Thursday 9th March, 2017 | By Russ McKenzie

General Data Protection Regulations

Who does it apply to?

Who does it apply to?

Anyone dealing with personal data of EU residents – any information relating to an individual


It’ll apply before we leave the EU.

It’ll almost certainly apply to UK residents for some time (years) after we leave the EU.

It may apply for a long time – we’re currently regulated by the 1998 Data Protection Act

What does it mean to us?

Some things are vague. Then again, if these regulations have a 20 year life, assumptions made in 2018 will be proved wildly wrong by 2038.

We must have Privacy by Design – come June 2018, if your website spills data, you’re in big trouble.

Consent – we must explicitly ask and get consent for data collection and utilisation.

Large Scale Data Processing – no real definition of large scale data processing, but if you’re doing large scale data processing, you need a Data Protection Officer.

Obviously a definition of large scale data processing would be helpful, but.. there isn’t one.

Most companies will not need a DPO unless their business is in tracking/managing/processing individual customer behaviour or data.

I have worked at a total of two organisations that I think would need a DPO for GDPR (an exams board and a loyalty scheme)

Out of our 100 or so current customers, I struggle to think of one who would need a DPO.

I have a list of four who should consider their DPO obligations, and then write down why they don’t need one, with a review every couple of years.

Data Protection Officer – The DPO reports to the highest level management, must be expert, must be properly resourced, and must not have conflicts of interest. They need not be full-time, but even so, that will be a significant expenditure.

Data Breaches – you must inform regulator with 72 hours, and your customers without undue delay

Sanctions – max 4% of turnover or £20m, whichever is higher.


Data Subject – an individual

Data Controller – an organisation

Data Breach – leaking, losing, or compromising in any way someone else’s data.

Individual Rights

Right to Information – no change

Right of Subject Access – not a big change – timings and fees

Right to Rectification – no change

Right to Erasure – New. An organisation must be able to permanently delete an individual’s data.

Right to Restrict Processing – New. If you cannot delete someone’s data, you must restrict its use to the bare minimum.

Obligation to notify 3rd parties – New. If an organisation passes on individuals’ data, the organisation is responsible for passing on rectification, erasure or restrictions. It must also tell the individual who it passed their data to (if requested)

Right to Data Portability – New. The individual can have their details transferred from one organisation to another – making setting up accounts with competitors easy in theory at least.

Right to Object – Change. If the individual objects to data processing, the organisation must justify their processing of the data.

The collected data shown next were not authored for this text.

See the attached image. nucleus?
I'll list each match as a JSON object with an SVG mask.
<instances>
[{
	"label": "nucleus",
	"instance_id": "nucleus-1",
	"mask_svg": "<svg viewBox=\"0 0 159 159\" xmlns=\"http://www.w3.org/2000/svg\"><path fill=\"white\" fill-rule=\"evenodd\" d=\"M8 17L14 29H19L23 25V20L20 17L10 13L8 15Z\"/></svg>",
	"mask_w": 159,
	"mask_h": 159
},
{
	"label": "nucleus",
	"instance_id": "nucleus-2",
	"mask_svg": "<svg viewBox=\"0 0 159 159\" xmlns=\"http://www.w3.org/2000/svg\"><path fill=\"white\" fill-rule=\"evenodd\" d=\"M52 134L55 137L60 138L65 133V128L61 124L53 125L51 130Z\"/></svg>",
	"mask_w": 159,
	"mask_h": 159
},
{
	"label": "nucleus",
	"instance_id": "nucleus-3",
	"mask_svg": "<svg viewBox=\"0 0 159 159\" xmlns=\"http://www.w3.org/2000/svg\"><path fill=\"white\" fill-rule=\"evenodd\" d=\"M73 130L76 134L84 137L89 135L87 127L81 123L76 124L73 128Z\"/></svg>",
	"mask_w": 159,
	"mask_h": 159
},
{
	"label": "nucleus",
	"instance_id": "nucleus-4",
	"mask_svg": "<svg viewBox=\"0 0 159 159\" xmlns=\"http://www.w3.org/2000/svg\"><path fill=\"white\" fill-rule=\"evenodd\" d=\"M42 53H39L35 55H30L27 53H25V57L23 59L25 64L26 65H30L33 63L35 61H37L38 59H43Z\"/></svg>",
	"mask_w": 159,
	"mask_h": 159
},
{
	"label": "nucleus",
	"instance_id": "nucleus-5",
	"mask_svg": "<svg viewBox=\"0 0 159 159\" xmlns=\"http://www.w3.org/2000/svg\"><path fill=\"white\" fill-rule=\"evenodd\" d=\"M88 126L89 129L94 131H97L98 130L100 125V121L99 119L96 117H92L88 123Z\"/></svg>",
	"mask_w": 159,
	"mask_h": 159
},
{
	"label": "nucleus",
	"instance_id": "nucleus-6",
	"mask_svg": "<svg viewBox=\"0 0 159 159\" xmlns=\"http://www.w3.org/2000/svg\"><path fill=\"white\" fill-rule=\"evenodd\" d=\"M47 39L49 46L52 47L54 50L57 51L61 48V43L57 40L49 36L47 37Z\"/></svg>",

Right not to be evaluated by automated processing – no change

Right to bring Class Actions – individuals can be collectively represented by not-for-profit bodies to exercise rights, bring complaints, and seek judicial remedies

Time Limits – you should reply to and fulfil requests for information within a month.

What do we need to do?

  • Review your systems – can you identify and isolate all data about a particular data subject?
  • Update privacy policies – do your current policies cover the rights above?
  • Employee Training – make sure employees understand your obligations.

GDPR is coming. It’s going to change the way we manage company data.